***** SOURCE EXTRACT *****

Given what you have added, I too, suggest feeding before and after work.
     
    05-12-2013, 06:38 PM
  #14
Trained
Quote:
Originally Posted by SlideStop    
Also, you might not want to stay on such a set routine. I watched a woman's horses once and by 7am they are screaming their heads off and by 7:15 they are breaking things.
Agreed. But IME this is more about overall diet & lifestyle. Firstly, if the horse doesn't have adequate hay/grazing, it will be going hungry until meals, which will make it uncomfortable/painful & therefore stressed. When people feed/eat sugary/starchy food, it gives a 'sugar hit', which the body then gradually 'comes down' from, then 'starves' for more, so another stressor. Combine this with an unnatural, unhealthy lifestyle/environment, being cooped up &/or bored, &/or solitary confinement & the horse is primed ready for 'behavioural' problems & colic.
     
    05-12-2013, 07:58 PM
  #15
Foal
Thanks for your replies everyone (and thanks for the apology Dustbunny - I appreciate it). The horse will be in a huge 5 acre paddock 24/7, there is grass up to his eyeballs and he only has to share with one other horse. Of course the grass won't be great quality cos of winter etc etc but it will keep him going. I realise the best thing would be to feed in the dark, will have to find myself a quality head torch haha.
     
    05-12-2013, 08:12 PM
  #16
Showing
Invest in a couple of small mesh hay nets. The holes will be an inch to two inches and will greatly slow down his hay comsumption. This in turn improves his digestion ie more bang for your buck. The faster a horse consumes any feed, the faster it goes thro. Hang the nets in opposite corners and he'll wander back and forth which also aids digestion. Even tho he's on grass there is a danger of founder during the cool nights warm days, rapid growth time, usually in the morning. That is a good time to keep him off the grass and offer him a net. If you want to give him grain or pellets, again find a container with a large bottom area to slow him down so he's nibbling instead of shoving down a mouthful. If you can scrounge an old wood kitchen table, put 1x4" sides on it and it's a perfect size to scatter the grain on. It's a good idea to shorten the legs so it's almost on the ground. This is a more natural position for him to eat.
     
    05-12-2013, 10:59 PM
  #17
Weanling
Quote:
Originally Posted by SlideStop    
Also, you might not want to stay on such a set routine. I watched a woman's horses once and by 7am they are screaming their heads off and by 7:15 they are breaking things. You feed when its convenient for you, within reason. If they eat at 6:30, fine. If you want to sleep til 9:30 that should be fine with them too.
I am sorry but I don't believe in this. Some horses may be able to cope without a routine, but in my experience the majority of horses cannot cope.

They need to be fed at a certain time (if not bang on, then around that time) and if they are not fed then they need access to add lib hay or they need to be grazing.

***** INFORMATION PROVIDED *****

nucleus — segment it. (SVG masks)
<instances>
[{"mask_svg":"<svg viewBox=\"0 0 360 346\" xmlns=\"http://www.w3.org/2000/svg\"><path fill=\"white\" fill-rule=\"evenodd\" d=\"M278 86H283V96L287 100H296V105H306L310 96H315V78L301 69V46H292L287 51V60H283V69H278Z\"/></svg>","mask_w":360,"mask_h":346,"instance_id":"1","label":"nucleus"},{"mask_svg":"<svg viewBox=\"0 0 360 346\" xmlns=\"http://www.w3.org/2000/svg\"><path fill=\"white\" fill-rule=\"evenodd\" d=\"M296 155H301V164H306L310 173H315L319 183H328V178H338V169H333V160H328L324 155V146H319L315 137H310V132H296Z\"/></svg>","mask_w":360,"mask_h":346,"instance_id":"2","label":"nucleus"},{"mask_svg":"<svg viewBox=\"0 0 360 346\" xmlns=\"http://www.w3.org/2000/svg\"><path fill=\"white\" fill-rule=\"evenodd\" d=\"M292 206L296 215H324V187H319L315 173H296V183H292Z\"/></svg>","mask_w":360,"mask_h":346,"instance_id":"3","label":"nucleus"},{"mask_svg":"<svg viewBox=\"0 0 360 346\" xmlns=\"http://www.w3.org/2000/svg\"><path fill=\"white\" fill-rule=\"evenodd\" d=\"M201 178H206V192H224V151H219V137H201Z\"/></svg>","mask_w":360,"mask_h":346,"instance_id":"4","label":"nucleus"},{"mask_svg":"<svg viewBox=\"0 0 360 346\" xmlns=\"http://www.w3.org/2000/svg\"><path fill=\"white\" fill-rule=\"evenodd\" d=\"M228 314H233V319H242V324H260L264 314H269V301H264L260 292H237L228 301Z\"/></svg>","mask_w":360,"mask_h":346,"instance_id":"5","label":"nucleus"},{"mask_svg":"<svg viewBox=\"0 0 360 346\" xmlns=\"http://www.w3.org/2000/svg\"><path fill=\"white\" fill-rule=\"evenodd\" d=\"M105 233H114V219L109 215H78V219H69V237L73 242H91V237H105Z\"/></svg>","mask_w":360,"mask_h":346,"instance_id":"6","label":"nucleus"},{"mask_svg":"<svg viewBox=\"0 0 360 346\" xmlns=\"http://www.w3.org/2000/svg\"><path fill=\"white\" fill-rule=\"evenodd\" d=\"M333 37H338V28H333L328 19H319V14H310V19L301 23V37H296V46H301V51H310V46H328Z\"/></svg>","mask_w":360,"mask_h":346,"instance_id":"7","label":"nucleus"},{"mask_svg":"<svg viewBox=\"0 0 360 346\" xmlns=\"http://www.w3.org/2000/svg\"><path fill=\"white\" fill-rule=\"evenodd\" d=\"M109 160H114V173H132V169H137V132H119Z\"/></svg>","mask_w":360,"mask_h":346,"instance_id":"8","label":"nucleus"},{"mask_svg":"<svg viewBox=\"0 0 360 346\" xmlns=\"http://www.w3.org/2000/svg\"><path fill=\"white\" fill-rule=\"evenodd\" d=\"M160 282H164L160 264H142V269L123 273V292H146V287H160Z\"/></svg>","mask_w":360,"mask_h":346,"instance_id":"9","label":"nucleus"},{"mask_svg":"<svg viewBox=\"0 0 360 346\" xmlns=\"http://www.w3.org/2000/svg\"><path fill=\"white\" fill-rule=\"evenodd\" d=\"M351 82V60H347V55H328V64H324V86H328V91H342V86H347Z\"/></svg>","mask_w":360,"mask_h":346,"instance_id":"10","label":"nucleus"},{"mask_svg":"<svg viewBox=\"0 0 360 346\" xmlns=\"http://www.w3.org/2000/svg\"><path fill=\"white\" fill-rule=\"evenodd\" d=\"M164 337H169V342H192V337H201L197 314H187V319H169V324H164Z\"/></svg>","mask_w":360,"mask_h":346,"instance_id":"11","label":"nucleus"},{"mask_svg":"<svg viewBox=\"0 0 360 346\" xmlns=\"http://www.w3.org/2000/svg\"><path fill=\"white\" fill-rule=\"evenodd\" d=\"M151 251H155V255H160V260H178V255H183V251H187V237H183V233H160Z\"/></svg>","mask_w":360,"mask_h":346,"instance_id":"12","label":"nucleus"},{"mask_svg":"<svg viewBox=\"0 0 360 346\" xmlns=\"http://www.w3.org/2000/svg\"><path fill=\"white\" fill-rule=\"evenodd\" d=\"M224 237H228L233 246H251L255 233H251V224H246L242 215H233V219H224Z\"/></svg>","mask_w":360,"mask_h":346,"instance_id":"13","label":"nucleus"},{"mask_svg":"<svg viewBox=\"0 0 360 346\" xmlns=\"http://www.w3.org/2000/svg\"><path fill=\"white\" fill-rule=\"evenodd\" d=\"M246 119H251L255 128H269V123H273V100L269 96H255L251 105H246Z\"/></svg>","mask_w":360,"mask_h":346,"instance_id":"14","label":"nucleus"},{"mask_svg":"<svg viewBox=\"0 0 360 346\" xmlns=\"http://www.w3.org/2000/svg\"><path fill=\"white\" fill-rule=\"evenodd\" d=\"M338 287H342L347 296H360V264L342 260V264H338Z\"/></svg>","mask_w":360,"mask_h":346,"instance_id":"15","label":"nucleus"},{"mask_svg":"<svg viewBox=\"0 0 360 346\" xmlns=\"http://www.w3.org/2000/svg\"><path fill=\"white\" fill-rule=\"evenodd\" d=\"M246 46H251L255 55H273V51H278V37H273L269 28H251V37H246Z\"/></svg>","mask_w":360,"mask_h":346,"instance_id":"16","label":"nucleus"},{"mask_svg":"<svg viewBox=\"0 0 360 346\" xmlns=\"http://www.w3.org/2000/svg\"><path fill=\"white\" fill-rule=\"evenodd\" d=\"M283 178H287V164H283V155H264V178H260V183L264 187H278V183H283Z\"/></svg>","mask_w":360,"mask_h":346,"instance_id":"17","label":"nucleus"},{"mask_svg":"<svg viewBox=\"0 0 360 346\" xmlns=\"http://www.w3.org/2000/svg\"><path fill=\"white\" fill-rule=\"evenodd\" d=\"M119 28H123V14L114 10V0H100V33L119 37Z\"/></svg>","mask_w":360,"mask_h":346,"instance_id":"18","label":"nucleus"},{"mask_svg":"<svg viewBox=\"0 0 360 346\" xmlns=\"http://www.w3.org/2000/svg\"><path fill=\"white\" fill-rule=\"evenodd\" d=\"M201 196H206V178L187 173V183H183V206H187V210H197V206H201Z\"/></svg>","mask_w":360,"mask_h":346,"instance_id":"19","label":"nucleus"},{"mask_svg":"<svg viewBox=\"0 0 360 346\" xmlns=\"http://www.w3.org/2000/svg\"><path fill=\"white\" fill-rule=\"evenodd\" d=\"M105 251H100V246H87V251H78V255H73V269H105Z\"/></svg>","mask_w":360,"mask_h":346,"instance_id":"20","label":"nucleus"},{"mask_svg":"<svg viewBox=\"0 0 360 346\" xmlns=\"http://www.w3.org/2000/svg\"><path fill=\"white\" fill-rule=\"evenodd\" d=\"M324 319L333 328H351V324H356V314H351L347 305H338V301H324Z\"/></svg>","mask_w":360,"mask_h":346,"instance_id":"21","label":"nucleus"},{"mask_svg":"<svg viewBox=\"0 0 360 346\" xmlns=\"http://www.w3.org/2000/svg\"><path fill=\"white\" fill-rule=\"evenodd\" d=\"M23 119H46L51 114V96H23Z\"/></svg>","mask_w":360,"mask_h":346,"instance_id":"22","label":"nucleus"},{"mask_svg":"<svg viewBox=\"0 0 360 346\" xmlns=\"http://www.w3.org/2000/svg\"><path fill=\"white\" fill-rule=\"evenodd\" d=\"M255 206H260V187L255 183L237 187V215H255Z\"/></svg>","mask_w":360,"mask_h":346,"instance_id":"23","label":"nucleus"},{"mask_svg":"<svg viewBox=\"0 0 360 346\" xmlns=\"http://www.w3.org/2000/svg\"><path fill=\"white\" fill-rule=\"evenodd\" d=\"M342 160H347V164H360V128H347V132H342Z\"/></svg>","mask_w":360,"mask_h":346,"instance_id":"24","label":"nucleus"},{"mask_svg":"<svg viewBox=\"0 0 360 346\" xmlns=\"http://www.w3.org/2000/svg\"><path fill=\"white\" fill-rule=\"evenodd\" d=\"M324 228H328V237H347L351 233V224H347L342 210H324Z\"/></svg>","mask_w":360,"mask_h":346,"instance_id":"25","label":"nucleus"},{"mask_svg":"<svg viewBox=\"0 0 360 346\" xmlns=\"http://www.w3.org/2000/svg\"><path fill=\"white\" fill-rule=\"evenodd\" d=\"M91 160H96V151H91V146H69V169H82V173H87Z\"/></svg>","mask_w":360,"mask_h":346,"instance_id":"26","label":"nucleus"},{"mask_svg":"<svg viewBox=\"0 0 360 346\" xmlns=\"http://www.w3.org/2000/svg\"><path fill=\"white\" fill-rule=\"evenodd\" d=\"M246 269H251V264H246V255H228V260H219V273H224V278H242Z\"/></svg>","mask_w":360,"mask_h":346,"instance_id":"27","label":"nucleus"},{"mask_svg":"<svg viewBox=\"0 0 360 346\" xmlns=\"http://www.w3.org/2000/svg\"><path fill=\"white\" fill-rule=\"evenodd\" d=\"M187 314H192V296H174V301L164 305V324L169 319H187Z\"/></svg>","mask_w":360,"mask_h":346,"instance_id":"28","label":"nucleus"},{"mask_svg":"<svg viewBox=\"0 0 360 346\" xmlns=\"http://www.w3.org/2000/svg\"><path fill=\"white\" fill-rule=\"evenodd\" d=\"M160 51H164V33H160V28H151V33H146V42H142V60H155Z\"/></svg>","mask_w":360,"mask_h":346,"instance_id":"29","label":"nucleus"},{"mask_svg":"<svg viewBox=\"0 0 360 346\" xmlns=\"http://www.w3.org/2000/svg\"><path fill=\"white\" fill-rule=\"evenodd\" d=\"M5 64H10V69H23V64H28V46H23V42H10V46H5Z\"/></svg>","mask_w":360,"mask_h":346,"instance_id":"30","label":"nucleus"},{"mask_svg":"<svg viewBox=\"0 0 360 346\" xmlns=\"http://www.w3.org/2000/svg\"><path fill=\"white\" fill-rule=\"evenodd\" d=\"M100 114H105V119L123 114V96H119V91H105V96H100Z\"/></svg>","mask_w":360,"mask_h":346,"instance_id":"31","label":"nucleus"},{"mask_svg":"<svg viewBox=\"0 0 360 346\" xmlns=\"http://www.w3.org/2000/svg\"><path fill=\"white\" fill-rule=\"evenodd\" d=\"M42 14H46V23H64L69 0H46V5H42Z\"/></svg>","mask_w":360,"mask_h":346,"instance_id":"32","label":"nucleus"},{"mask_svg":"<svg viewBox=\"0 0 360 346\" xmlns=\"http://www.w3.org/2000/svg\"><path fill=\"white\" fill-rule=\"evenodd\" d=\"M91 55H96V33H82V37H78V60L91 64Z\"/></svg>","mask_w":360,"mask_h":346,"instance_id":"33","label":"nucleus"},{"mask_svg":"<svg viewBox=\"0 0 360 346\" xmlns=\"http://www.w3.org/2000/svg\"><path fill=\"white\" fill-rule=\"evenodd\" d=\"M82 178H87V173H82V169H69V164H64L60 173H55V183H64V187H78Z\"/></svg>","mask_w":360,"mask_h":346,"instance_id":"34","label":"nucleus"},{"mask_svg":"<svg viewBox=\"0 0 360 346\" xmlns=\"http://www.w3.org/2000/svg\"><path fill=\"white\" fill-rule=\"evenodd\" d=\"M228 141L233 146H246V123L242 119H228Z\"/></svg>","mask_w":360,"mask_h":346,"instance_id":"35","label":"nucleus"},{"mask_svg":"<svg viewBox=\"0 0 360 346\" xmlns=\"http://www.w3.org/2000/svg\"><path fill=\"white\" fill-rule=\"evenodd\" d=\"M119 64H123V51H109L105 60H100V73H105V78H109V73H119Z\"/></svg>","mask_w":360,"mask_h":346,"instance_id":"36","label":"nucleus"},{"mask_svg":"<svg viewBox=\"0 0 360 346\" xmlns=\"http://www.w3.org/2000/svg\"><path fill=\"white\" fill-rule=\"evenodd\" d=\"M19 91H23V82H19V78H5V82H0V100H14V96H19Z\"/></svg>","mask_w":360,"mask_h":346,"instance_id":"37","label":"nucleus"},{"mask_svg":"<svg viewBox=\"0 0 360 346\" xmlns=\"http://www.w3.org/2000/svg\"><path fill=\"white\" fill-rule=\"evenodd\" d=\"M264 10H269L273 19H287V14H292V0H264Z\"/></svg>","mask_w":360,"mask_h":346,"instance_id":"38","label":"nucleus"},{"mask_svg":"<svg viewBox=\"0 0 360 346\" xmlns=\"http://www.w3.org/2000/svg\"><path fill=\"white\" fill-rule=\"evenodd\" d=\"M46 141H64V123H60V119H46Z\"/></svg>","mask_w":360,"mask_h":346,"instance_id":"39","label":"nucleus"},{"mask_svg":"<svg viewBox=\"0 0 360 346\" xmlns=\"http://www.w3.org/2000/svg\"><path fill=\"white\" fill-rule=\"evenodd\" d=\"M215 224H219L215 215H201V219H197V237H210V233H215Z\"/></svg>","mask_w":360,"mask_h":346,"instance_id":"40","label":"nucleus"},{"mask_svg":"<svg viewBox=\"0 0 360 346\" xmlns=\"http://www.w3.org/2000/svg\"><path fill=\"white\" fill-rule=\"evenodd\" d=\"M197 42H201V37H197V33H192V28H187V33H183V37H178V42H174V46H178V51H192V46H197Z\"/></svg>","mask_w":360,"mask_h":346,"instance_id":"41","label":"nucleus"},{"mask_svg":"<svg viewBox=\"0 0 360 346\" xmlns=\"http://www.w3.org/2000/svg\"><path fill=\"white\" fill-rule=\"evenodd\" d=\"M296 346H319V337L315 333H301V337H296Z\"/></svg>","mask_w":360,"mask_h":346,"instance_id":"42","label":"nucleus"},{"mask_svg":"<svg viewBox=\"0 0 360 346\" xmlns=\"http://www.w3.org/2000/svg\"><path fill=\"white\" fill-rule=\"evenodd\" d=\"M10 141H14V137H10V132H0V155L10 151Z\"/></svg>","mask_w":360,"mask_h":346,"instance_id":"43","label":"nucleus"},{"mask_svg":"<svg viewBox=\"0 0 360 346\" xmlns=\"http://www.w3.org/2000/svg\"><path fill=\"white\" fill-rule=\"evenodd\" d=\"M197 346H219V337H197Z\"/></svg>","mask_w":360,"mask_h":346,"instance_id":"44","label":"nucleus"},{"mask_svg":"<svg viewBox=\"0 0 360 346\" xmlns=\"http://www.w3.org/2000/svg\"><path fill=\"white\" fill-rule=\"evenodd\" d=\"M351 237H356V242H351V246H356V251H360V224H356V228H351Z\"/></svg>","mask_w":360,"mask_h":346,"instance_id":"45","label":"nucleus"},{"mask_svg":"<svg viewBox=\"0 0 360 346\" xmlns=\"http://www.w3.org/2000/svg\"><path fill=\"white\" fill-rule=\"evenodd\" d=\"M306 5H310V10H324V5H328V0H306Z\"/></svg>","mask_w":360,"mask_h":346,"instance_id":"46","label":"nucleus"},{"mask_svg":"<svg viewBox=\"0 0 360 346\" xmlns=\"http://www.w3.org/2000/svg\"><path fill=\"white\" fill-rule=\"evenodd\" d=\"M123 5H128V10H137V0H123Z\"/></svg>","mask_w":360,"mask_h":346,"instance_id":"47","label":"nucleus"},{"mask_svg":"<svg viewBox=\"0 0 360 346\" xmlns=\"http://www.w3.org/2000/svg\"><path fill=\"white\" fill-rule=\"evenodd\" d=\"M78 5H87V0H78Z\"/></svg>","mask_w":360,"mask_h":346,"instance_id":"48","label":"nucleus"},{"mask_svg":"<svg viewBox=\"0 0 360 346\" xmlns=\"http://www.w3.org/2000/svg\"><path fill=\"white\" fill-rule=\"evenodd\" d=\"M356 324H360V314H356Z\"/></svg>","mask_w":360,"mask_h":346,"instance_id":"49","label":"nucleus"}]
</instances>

*****

TASKS TO COMPLETE »
1. In the horse-feeding forum thread above, how big is the paddock where the horse will be kept?
2. Render this sentence from the horse-feeding forum thread in Spanish: "Hang the nets in opposite corners and he'll wander back and forth which also aids digestion."
3. Go on with the horse-feeding forum thread, starting right after its final sentence.

SOLVED TASKS »
1. It is a huge 5-acre paddock.

2. Cuelga las redes en esquinas opuestas y él irá y vendrá de un lado a otro, lo que también ayuda a la digestión.

3.
Not sticking to a routine (especially if the horse is used to a routine) can cause stress which can lead to vices (fence walking, weaving, etc) in horses with certain temperments.

My two are in a paddock 24/7 with a 5x4' roll of hay. They get hard fed at about 6-6.30pm every day. It is especially important for once of my horses as he is a windsucker and is prone to ulcers, the fact that he is a chestnut TB and a stress head doesn't help... but doing all I can to reduce his stress levels helps to keep his ulcers and windsucking under control. As soon as they hear feeds going out, they will start fence walking and if they are not close enough to hear the feeds going out, they normally start to fence walk about 5.45pm.
     
    05-12-2013, 11:56 PM
  #18
Foal
Quote:
Originally Posted by lovexlaugh    
Well, to be honest I feel a bit confused about these responses. But I will try and explain. I am 22 years old, and yes, I have a job, which is a part of life. I have no idea how anyone would afford to keep a horse without a job.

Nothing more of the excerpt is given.